O promotor Rodrigo Amorim confirmou ao programa Sertão Notícias da Cultura FM a apuração do MP sobre consumo de itens vencidos no Hospital Eduardo Campos, em Serra Talhada.

O promotor conversou com o radialista Tony Alencar e deu detalhes da diligência feita na unidade.

A denúncia anônima feita pela Ouvidoria do órgão indicou fornecimento de alimento nasointeral vencido aos pacientes, inclusive indicando os locais onde estavam os produtos na unidade, o que segundo ele, de fato se constatou.

Alimento nasointeral é indicado quando o paciente é incapaz de ingerir alimentos, mas tem o trato digestivo apto a absorver os nutrientes.

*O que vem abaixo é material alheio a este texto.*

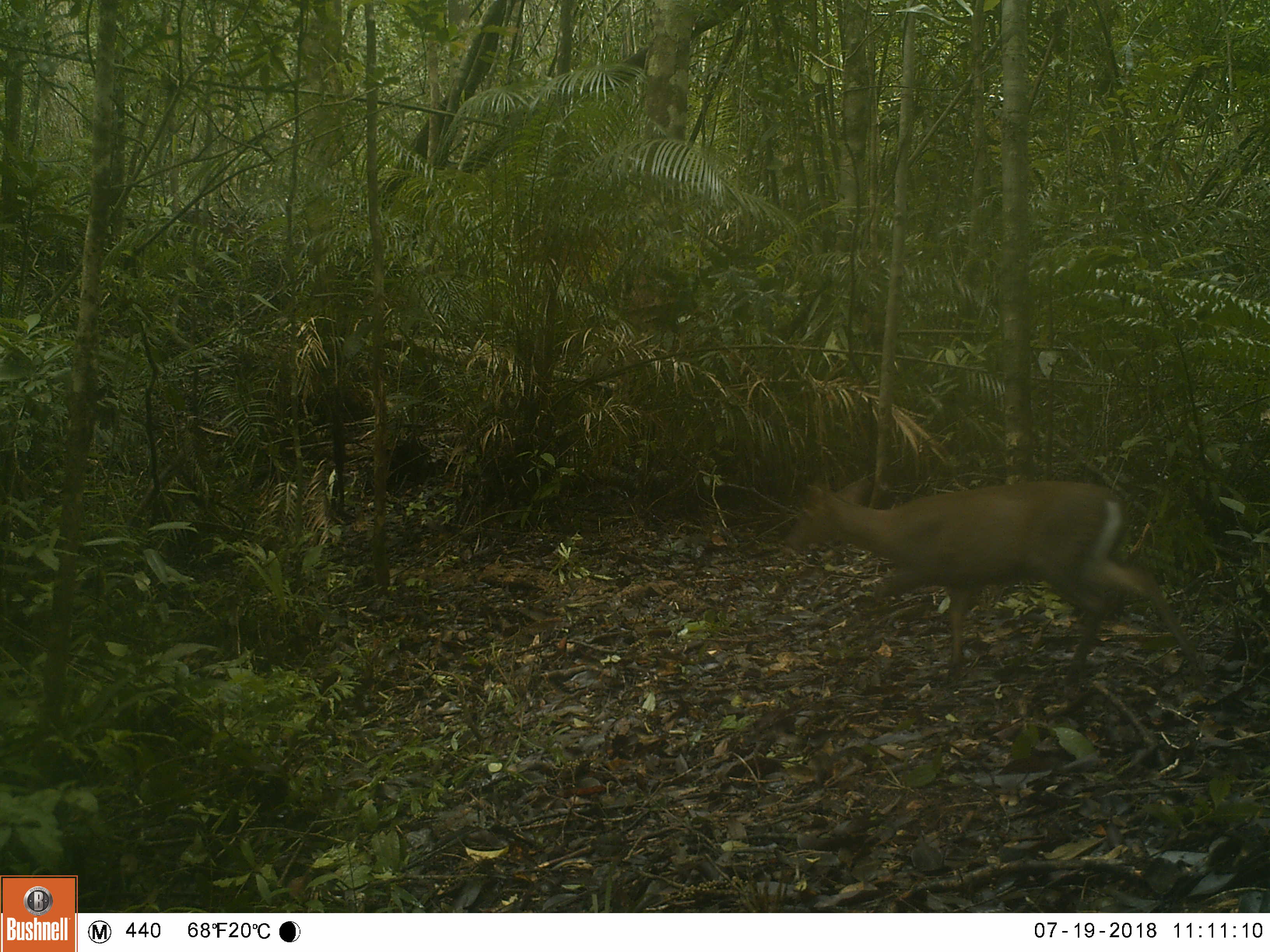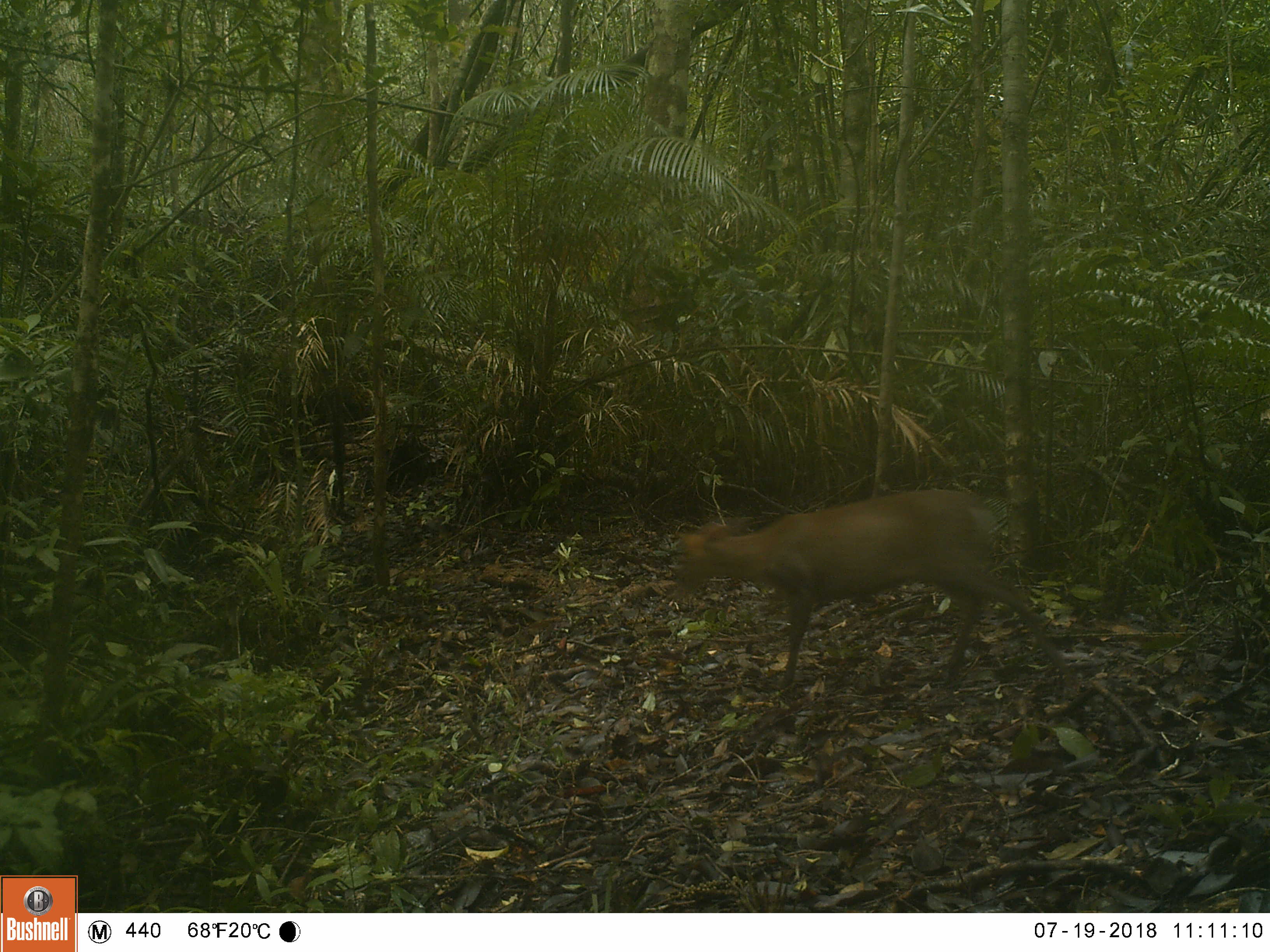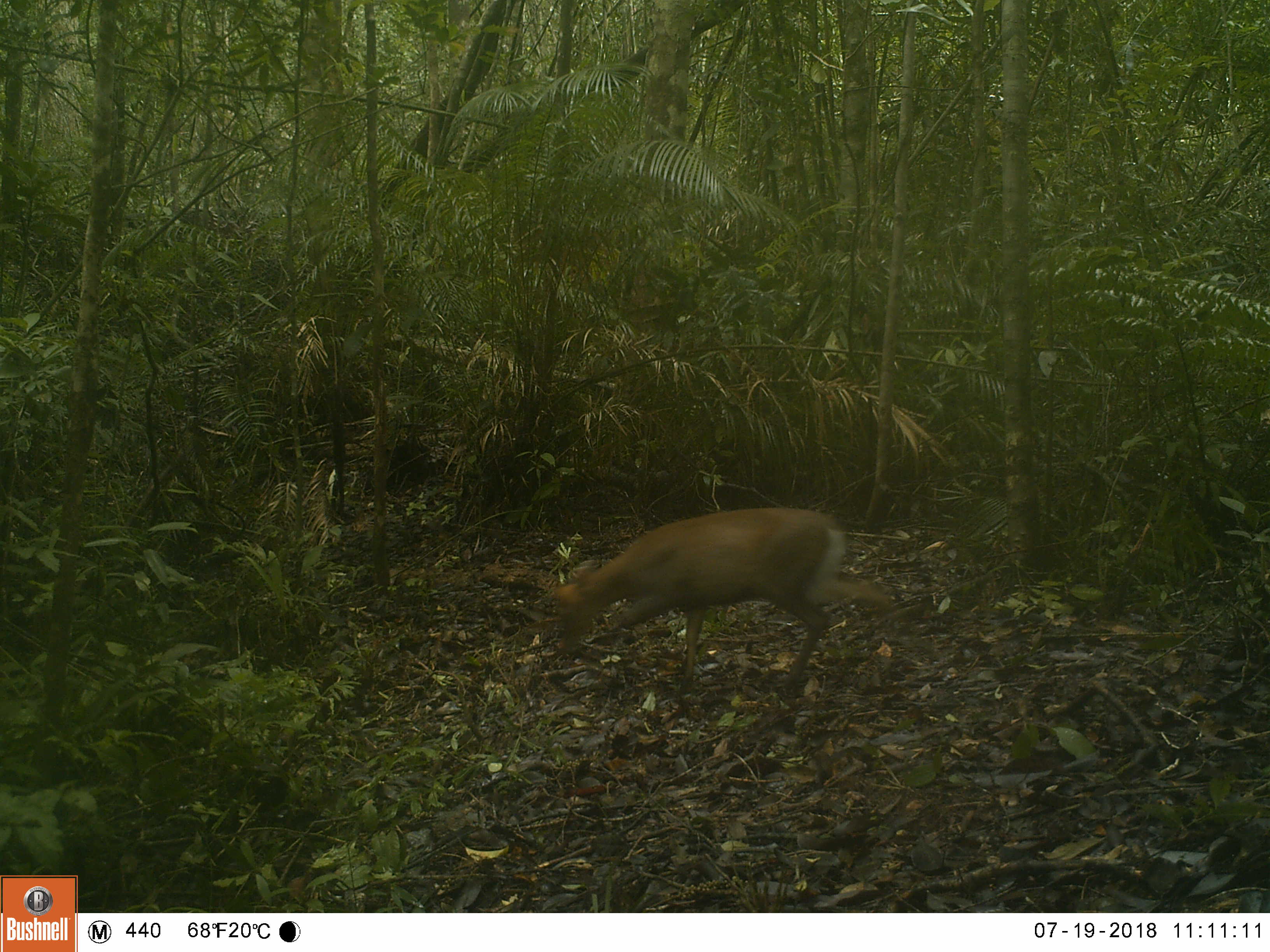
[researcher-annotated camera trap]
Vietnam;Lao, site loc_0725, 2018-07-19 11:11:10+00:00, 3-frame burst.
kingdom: Animalia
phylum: Chordata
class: Mammalia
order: Artiodactyla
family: Cervidae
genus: Muntiacus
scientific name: Muntiacus rooseveltorum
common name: roosevelt's muntjac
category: roosevelts muntjac group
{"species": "roosevelts muntjac group (roosevelt's muntjac) (Muntiacus rooseveltorum)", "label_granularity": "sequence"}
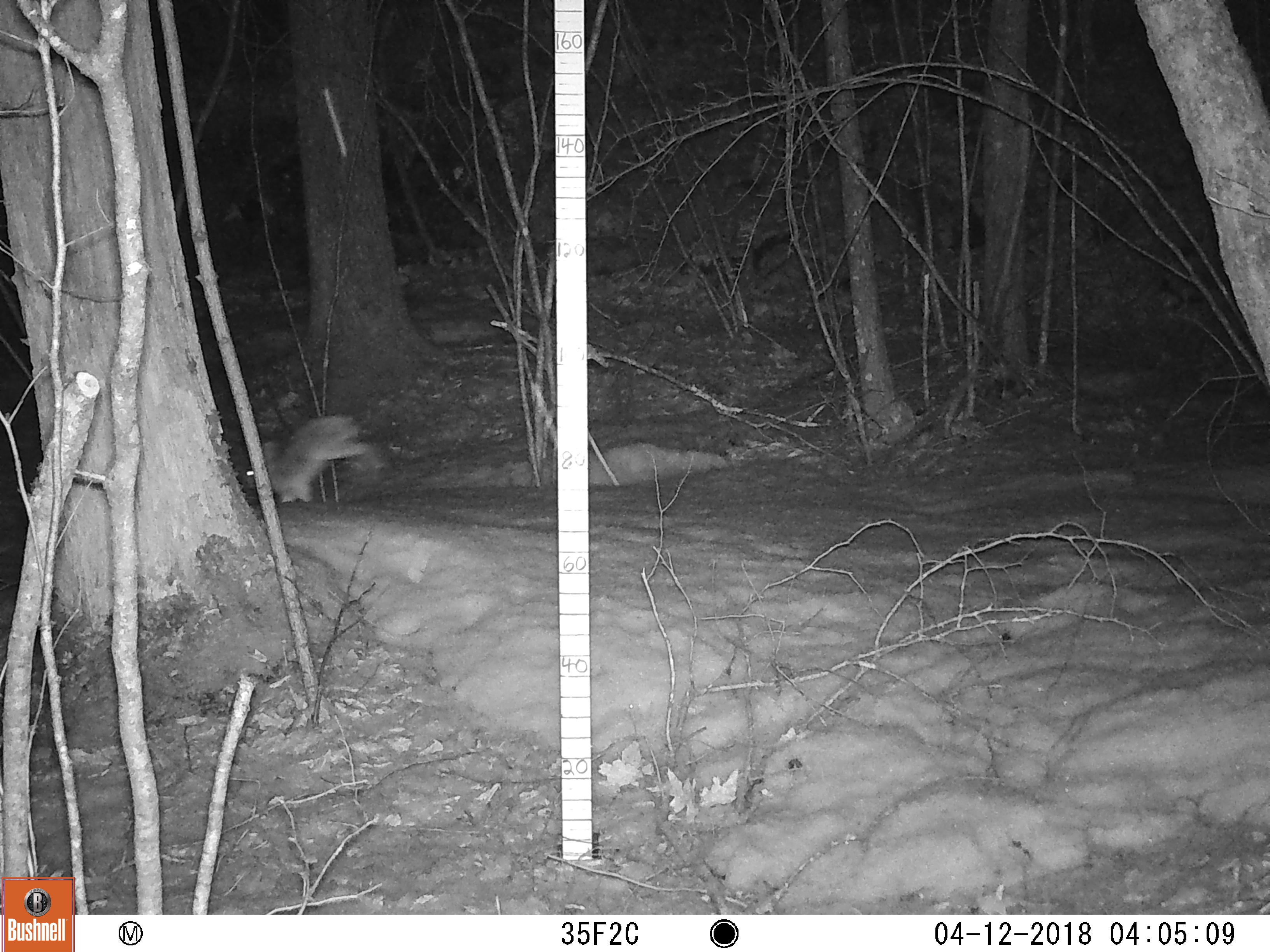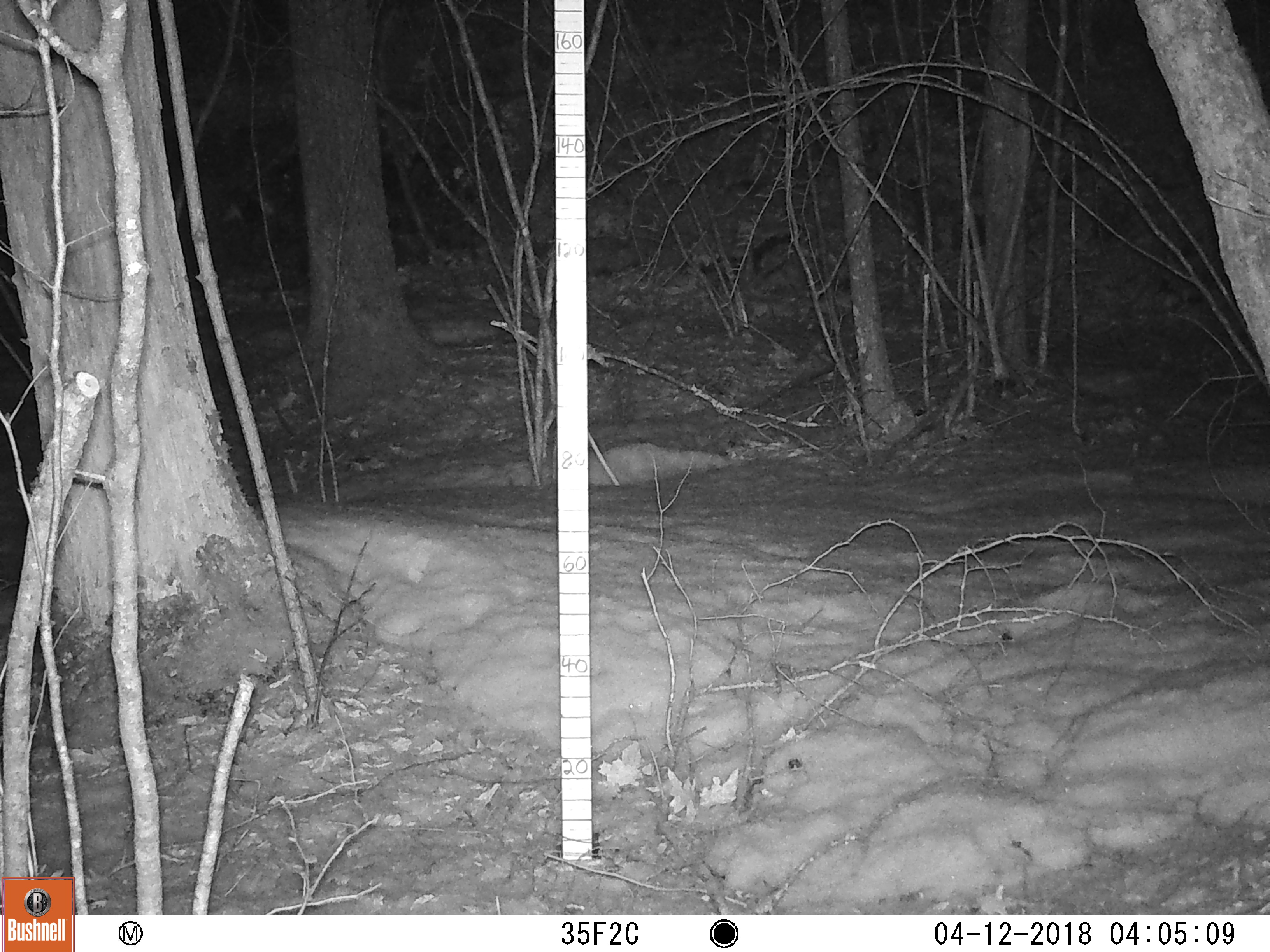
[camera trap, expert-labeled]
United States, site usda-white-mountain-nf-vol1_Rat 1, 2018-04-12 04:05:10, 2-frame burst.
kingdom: Animalia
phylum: Chordata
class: Mammalia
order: Lagomorpha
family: Leporidae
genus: Lepus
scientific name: Lepus americanus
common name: snowshoe hare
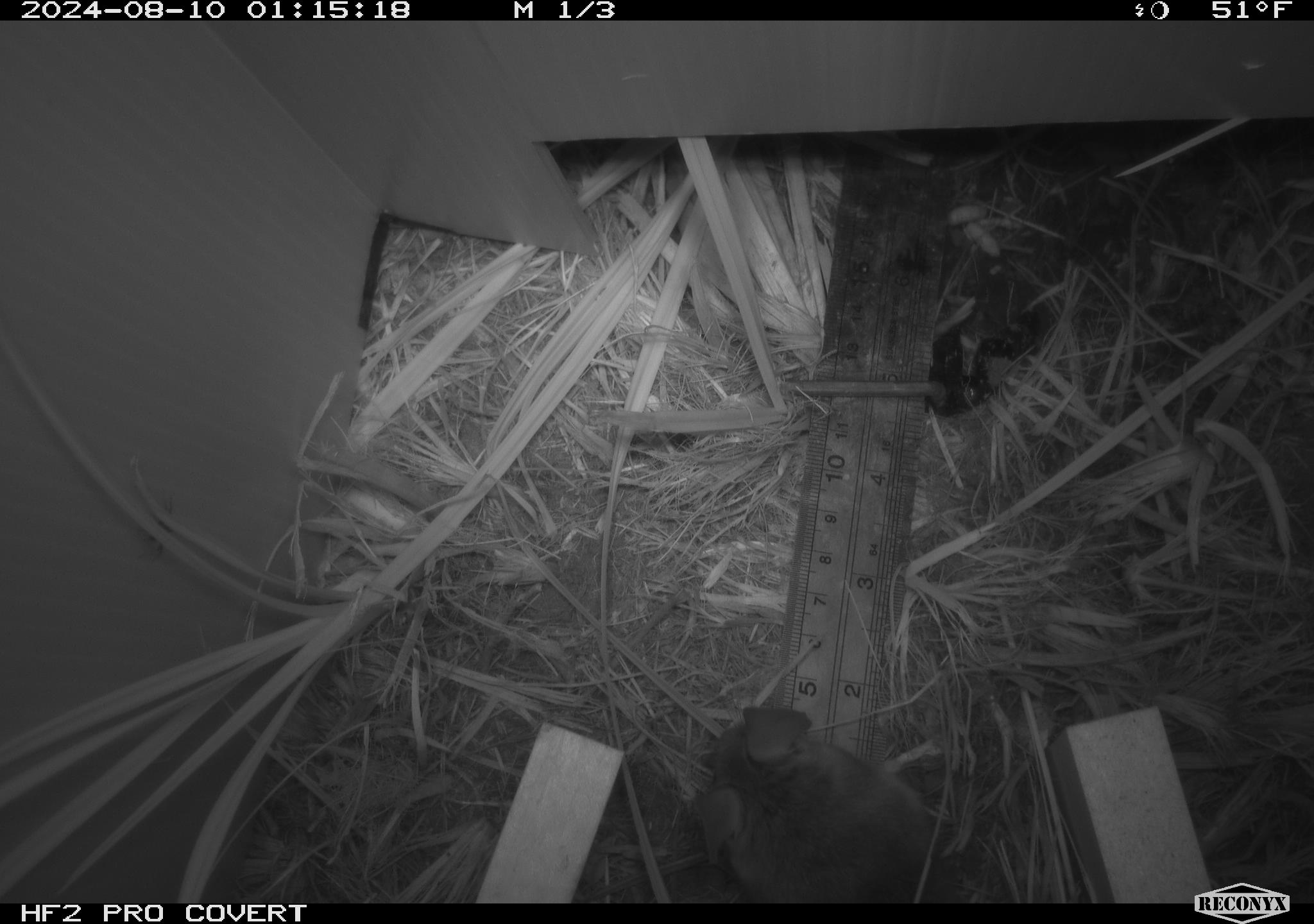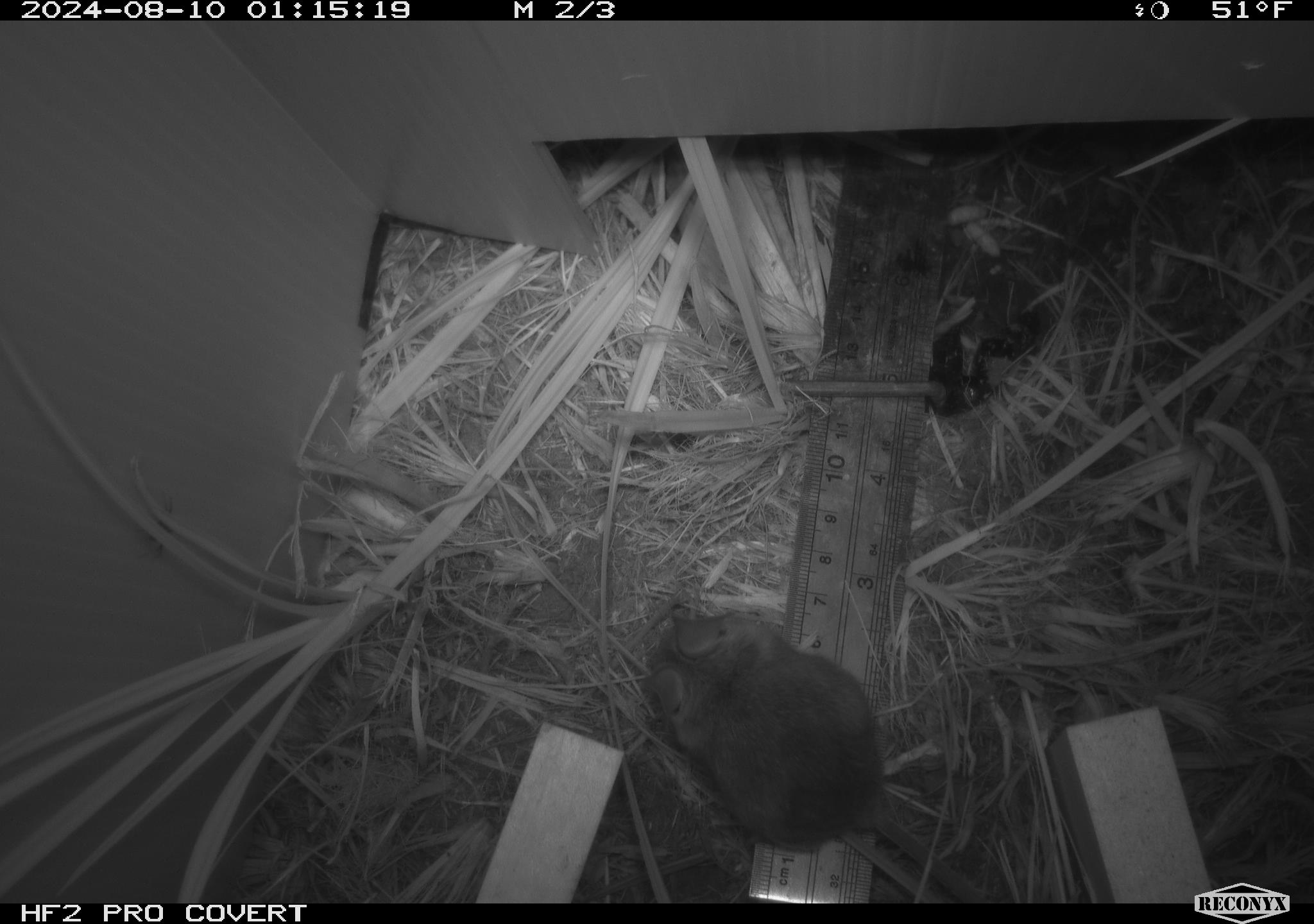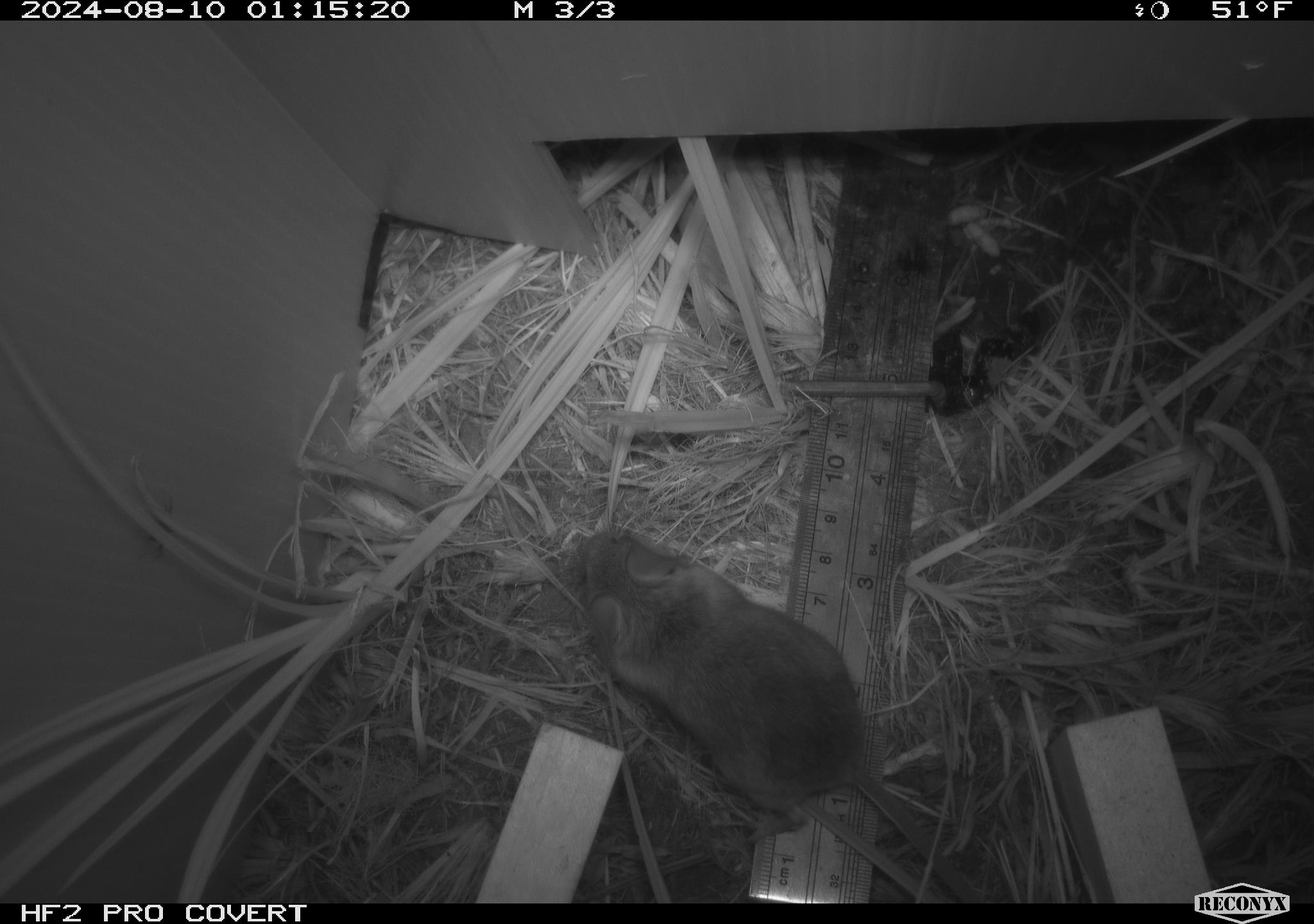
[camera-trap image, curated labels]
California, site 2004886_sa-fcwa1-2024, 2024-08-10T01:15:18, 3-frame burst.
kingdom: Animalia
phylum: Chordata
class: Mammalia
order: Rodentia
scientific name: Rodentia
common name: mouse species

Ele geralmente é administrado por uma sonda introduzida através da narina até o estômago, sonda nasogástrica.

“Encontramos na Copa Central do Hospital Eduardo Campos de fato alimentos vencidos, com validade de dezembro de 2020, agosto de 2021, setembro de 2021. Essa alimentação estava nas prateleiras juntamente com outros alimentos aptos, alguns abertos com um quarto do conteúdo, o que demonstrava o efetivo uso”.

Uma servidora confirmou ter recebido orientação para fornecer a alimentação aos pacientes, inclusive intubados. Diante desses elementos o Ministério Público promoveu apreensão juntamente com a polícia civil dos materiais ante as evidências de que estavam sendo fornecidos para pacientes. Foram conduzidos para a Delegacia de Polícia para esclarecimentos e demais providências pela autoridade policial.

“Em se confirmando após as investigações que os alimentos estavam sendo fornecidos, há crime por fornecer material impróprio pra consumo com validade vencida”.

Sobre a nota do Hospital Eduardo Campos, garantindo que não estavam sendo utilizados e que “o servidor foi convidado para ir aos leitos ministrar a dieta oferecida aos pacientes e a validade, mas recusou-se a ir apesar de serem disponibilizados EPIs para a paramentação, restando incomprovada a denúncia”, o promotor disse:

“Todos tem o direito à ampla defesa, mas temos que poderar que a partir da denúncia anônima, houve sim a comprovação de alimentos vencidos minimamente em local inadequado juntamente com produtos aptos para consumo. Ou seja, vencidos e não vencidos no mesmo local, na mesma prateleira, com informação de servidora de que os alimentos naquele local seriam fornecidos a pacientes internados. São elementos concretos cujos encaminhamentos serão tomados pelo Delegado local com a oitiva das pessoas como responsável pela alimentação, Direção do Hospital e outras pessoas que estão envolvidas. Não se sustenta a argumentação de ação infundada do Ministério Público porque foi encontrado alimento vencido com alimentos próprios pra consumo e alimentos abertos, que evidenciava a distribuição.

Quanto ao convite ao servidor, houve orientação expressa do promotor para não adentrar na UTI para não colocar em risco o servidor em espaço de atendimento à Covid ou aos pacientes já debilitados no local. “Após início da inspeção mantive contato com a APEVISA, Agência de Vigilância Sanitária do Estado, para comparecer ao local e analisar produtos vencidos e demais diligências quanto ao fornecimento dos alimentos”.

Ele conclui que independente de ter sido constatada a entrega dos produtos no exato momento da diligência, isso não afasta flagrante tendo em vista que houve comprovação da denúncia. “Havia alimentos vencidos e de forma disposta a serem distribuídos com os pacientes, com informações de servidores que eram orientados a fornecer os alimentos”.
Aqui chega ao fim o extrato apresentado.